The athletes – who had competed at an Olympic level in 57 sports including athletics, rowing and skiing – also had an increased risk of lower back pain overall, and shoulder osteoarthritis after a shoulder injury.
Researchers hope the findings will help develop new approaches in injury prevention for the benefit of athletes now and in retirement.
The study – led by a University of Edinburgh based researcher – is the largest international survey of its kind, and the first to observe the consequences of osteoarthritis and pain in different joints from retired elite athletes across different summer and winter Olympic sports.
Researchers quizzed 3,357 retired Olympians aged around 45 on injuries and the health of their bones, joints, muscles and spine. They were also asked if they were currently experiencing joint pain, and if they had an osteoarthritis diagnosis.
For comparison, 1,735 people aged around 41 from the general population completed the same survey.
Researchers used statistical models to compare the prevalence of spine, upper limb and lower limb osteoarthritis and pain in retired Olympians with the general population.
The team considered factors that could influence the risk of pain and osteoarthritis such as injury, recurrent injury, age, sex and obesity.

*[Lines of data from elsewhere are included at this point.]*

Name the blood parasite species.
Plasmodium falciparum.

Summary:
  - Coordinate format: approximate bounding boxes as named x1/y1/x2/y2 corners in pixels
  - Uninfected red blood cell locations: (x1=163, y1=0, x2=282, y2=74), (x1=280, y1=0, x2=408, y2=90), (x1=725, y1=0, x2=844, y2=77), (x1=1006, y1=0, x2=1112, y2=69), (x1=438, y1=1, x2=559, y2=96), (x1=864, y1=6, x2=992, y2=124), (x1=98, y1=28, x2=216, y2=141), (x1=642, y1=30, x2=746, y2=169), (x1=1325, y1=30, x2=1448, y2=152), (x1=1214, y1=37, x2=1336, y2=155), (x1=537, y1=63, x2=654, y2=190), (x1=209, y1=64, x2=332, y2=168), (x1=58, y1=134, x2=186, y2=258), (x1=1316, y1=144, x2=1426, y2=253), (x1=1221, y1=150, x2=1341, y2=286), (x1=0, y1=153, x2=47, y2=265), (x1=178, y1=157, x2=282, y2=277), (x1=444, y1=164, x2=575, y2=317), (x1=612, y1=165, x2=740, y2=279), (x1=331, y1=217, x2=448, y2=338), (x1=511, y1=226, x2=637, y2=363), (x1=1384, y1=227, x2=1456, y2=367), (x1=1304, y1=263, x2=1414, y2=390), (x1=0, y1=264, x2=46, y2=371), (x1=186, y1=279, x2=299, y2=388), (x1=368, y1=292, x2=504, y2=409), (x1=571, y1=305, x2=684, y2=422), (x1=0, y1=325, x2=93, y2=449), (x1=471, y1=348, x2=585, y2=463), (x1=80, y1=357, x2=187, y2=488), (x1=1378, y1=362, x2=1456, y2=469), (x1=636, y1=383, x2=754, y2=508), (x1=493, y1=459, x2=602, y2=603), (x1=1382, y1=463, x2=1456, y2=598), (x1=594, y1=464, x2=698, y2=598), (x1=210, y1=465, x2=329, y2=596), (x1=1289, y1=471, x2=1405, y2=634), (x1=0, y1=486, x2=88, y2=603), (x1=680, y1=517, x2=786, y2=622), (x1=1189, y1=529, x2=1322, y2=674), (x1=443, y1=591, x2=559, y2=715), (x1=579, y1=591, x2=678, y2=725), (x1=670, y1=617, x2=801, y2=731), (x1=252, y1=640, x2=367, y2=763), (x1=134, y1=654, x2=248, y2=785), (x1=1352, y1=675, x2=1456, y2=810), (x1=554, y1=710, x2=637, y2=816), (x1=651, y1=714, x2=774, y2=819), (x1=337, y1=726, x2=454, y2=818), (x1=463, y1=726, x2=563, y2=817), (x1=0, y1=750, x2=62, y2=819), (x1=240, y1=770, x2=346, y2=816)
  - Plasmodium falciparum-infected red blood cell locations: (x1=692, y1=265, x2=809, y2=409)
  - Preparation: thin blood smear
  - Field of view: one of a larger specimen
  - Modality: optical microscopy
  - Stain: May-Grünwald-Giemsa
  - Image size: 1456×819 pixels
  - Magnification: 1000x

They found that the knee, lumbar spine and shoulder were the most injury prone areas for Olympians. These were also among the most common locations for osteoarthritis and pain.
After a joint injury the Olympians were more likely to develop osteoarthritis than someone sustaining a similar injury in the general population, the research found
The sportspeople also had an increased risk of shoulder, knee, hip and ankle and upper and lower spine pain after injury, although this did not differ with the general population.
Dr Debbie Palmer, of the University of Edinburgh’s Moray House School of Education and Sport, said: “High performance sport is associated with an increased risk of sport-related injury and there is emerging evidence suggesting retired elite athletes have high rates of post-traumatic osteoarthritis.
“This study provides new evidence for specific factors associated with pain and osteoarthritis in retired elite athletes across the knee, hip, ankle, lumbar and cervical spine, and shoulder, and identifies differences in their occurrence that are specific to Olympians.”
Researchers say the study may help people make decisions about recovery and rehabilitation from injuries in order to prevent recurrences, and to inform prevention strategies to reduce the risk and progression of pain and OA in retirement.
Two linked studies are published in the British Journal of Sports Medicine.
Open access version of the paper are available here: Part 1 –https://www.research.ed.ac.uk/en/publications/prevalence-of-and-factors-associated-with-osteoarthritis-and-pain
The World Olympians Association funded the Retired Olympian Musculoskeletal Health Study with a research grant from the International Olympic Committee.